:: Records for this exercise ::
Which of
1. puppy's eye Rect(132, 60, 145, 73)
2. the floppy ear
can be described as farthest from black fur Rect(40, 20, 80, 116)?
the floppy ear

:: Problem statement ::
Reproduce the lines above verbatim, without any change.

:: Answer to this exercise ::
Which of
1. puppy's eye Rect(132, 60, 145, 73)
2. the floppy ear
can be described as farthest from black fur Rect(40, 20, 80, 116)?
the floppy ear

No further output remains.